On 9/11: Honor and remembrance
Today we remember the horrors and heroism of Sept. 11, 2001, one of the darkest days in this country’s history.
On this day, 17 years ago, 19 members of al-Qaida hijacked four commercial airliners in coordinated suicide missions against New York City and Washington, D.C. Two planes struck the Twin Towers in lower Manhattan, eventually causing the buildings and another in the complex to collapse. Another airliner crashed into the Pentagon. A fourth, which was targeted for the United States Capitol building, crashed in a field near Shanksville, Pa., after its passengers stormed the cockpit and foiled the plan.
Some 3,000 people died — including more than 400 firefighters, paramedics and police officers. Two people that died that day were from Calcasieu Parish: L. Russell “Russ” Keene III, 33, a native of Sulphur, who died at the World Trade Center, and Kevin Yokum, 27, of Lake Charles who was killed during the attack on the Pentagon. Keene was an equities analyst working on the 89th floor of the World Trade Center’s south tower. Yokum was a Navy petty officer second class.
Their losses brought the dreadful events in New York, Washington. D.C., and Pennsylvania to our very doorsteps.
Those who were killed were not mere statistics; they were husbands and wives, sons and daughters, neighbors and friends. Some 20 percent of Americans know someone who had been killed or injured in the attacks, New York magazine has reported.

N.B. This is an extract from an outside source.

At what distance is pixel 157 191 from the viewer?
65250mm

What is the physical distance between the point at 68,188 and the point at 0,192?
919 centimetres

In the 17 years since that fateful day, a new One World Trade Center tower has risen from the ashes at ground zero. The not-so-subtle message to the rest of the world is that the U.S. is not impervious to wounds, but that this nation cannot and will not be defeated.
As Bob Schieffer, host of CBS-TV’s “Face the Nation,” has said, “In the end (Sept. 11) brought out the best in us, which hadn’t happened in a while but it was a hard way to do it and we owe it to each other to never let such a thing happen again.”
On this anniversary of 9/11, let us remember those victims who lost their lives, pay homage to both military and civilians who keep vigil to ensure there is no repeat attack, and pray this country’s political and military leadership won’t let it happen again.